** START OF Available records **

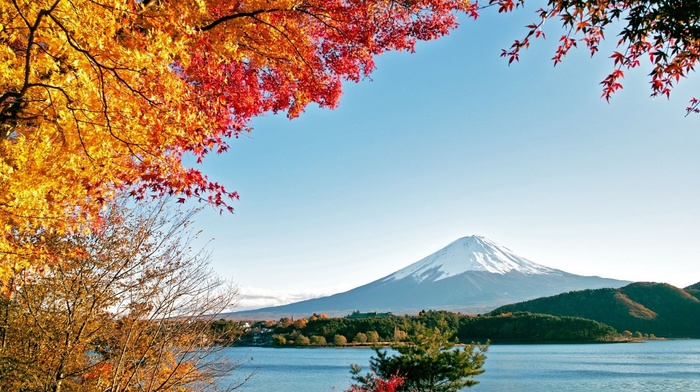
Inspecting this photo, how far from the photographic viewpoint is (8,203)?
325cm

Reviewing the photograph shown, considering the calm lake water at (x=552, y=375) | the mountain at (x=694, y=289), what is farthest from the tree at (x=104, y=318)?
the mountain at (x=694, y=289)

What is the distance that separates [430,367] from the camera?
41.7 ft

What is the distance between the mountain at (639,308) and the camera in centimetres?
7538

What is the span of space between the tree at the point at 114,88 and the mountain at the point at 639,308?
255 ft

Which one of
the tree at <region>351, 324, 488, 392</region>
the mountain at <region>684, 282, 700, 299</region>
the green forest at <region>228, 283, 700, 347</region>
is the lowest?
the tree at <region>351, 324, 488, 392</region>

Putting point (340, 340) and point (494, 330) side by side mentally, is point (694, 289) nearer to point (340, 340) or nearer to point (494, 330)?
point (494, 330)

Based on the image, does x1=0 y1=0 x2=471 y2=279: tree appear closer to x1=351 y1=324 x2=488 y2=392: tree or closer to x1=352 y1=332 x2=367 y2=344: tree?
x1=351 y1=324 x2=488 y2=392: tree

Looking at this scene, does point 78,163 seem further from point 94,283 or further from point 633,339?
point 633,339

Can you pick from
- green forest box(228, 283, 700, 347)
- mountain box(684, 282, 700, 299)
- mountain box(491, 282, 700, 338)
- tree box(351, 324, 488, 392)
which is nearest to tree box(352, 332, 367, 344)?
green forest box(228, 283, 700, 347)

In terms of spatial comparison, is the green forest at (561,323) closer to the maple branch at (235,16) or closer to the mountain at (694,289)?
the mountain at (694,289)

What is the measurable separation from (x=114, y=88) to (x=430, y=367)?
37.1 ft

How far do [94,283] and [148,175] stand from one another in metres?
3.63

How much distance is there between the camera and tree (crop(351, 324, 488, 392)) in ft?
41.6

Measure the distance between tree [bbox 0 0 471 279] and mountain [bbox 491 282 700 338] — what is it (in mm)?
77737
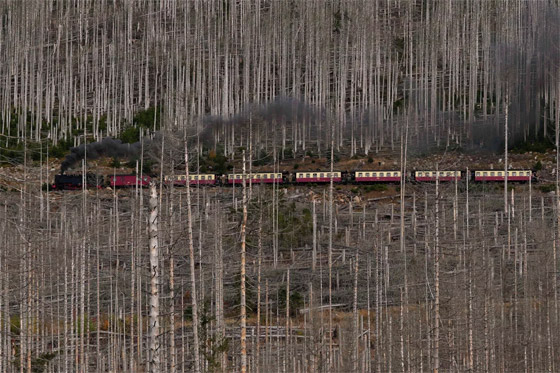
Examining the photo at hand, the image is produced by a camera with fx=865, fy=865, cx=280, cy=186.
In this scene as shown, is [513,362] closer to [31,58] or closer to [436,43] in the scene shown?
[436,43]

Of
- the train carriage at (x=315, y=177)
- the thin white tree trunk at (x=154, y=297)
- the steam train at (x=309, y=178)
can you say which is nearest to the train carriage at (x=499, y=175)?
the steam train at (x=309, y=178)

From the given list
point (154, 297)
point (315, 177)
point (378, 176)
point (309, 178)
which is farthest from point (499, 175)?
point (154, 297)

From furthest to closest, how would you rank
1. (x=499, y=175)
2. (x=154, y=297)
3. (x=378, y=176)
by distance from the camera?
(x=378, y=176)
(x=499, y=175)
(x=154, y=297)

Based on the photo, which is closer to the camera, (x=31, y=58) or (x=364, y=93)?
(x=364, y=93)

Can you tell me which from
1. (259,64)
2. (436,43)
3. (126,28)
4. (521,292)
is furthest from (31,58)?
(521,292)

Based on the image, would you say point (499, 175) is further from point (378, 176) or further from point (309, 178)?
point (309, 178)

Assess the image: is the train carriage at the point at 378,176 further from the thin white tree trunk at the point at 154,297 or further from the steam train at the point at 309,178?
the thin white tree trunk at the point at 154,297
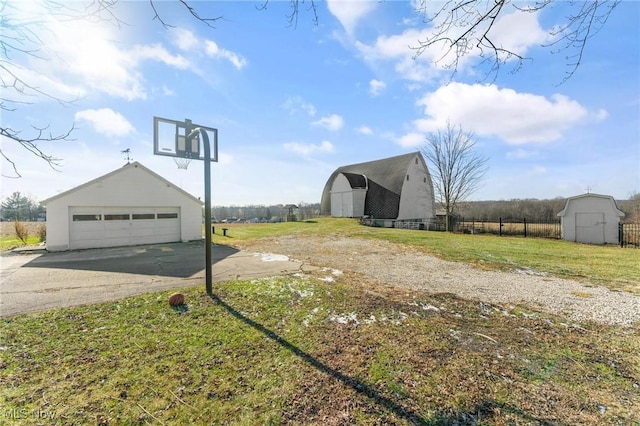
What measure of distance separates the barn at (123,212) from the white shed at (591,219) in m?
21.9

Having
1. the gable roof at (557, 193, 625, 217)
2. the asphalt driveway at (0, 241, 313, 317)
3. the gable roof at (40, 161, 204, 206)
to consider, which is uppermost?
the gable roof at (40, 161, 204, 206)

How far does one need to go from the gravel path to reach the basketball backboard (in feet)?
16.3

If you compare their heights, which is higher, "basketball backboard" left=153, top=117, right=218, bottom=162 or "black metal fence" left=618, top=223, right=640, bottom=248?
"basketball backboard" left=153, top=117, right=218, bottom=162

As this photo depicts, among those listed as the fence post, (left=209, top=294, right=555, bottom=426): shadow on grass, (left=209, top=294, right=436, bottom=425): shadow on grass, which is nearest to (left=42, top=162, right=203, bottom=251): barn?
(left=209, top=294, right=436, bottom=425): shadow on grass

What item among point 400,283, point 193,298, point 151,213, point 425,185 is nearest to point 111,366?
point 193,298

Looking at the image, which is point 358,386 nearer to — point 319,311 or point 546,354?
point 319,311

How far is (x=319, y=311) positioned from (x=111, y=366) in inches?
115

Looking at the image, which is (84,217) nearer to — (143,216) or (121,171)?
(143,216)

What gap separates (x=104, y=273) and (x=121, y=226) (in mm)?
7149

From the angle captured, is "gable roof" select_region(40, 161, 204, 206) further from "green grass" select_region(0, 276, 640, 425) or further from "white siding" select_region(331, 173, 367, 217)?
"white siding" select_region(331, 173, 367, 217)

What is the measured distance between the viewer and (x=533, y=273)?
7.98 metres

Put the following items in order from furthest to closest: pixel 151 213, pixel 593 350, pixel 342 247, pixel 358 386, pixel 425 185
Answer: pixel 425 185 < pixel 151 213 < pixel 342 247 < pixel 593 350 < pixel 358 386

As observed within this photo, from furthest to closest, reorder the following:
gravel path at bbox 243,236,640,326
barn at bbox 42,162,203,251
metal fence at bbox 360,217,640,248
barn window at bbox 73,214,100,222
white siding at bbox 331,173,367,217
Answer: white siding at bbox 331,173,367,217, metal fence at bbox 360,217,640,248, barn window at bbox 73,214,100,222, barn at bbox 42,162,203,251, gravel path at bbox 243,236,640,326

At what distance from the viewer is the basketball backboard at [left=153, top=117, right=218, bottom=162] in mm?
6398
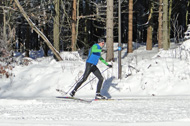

** END OF Available records **

Your task:
Copy out the data starting with the line containing "From the angle" and going on through the line containing "7.98 metres". Shift every coordinate and distance value in the answers up by 126, and leave all other lines unchanged.

Right answer:
From the angle captured, is "gable roof" select_region(40, 161, 204, 206) further from "green grass" select_region(0, 276, 640, 425) or further from "white siding" select_region(331, 173, 367, 217)?
"white siding" select_region(457, 299, 493, 343)

What is the measured distance between the viewer and (x=533, y=273)?
133.98 metres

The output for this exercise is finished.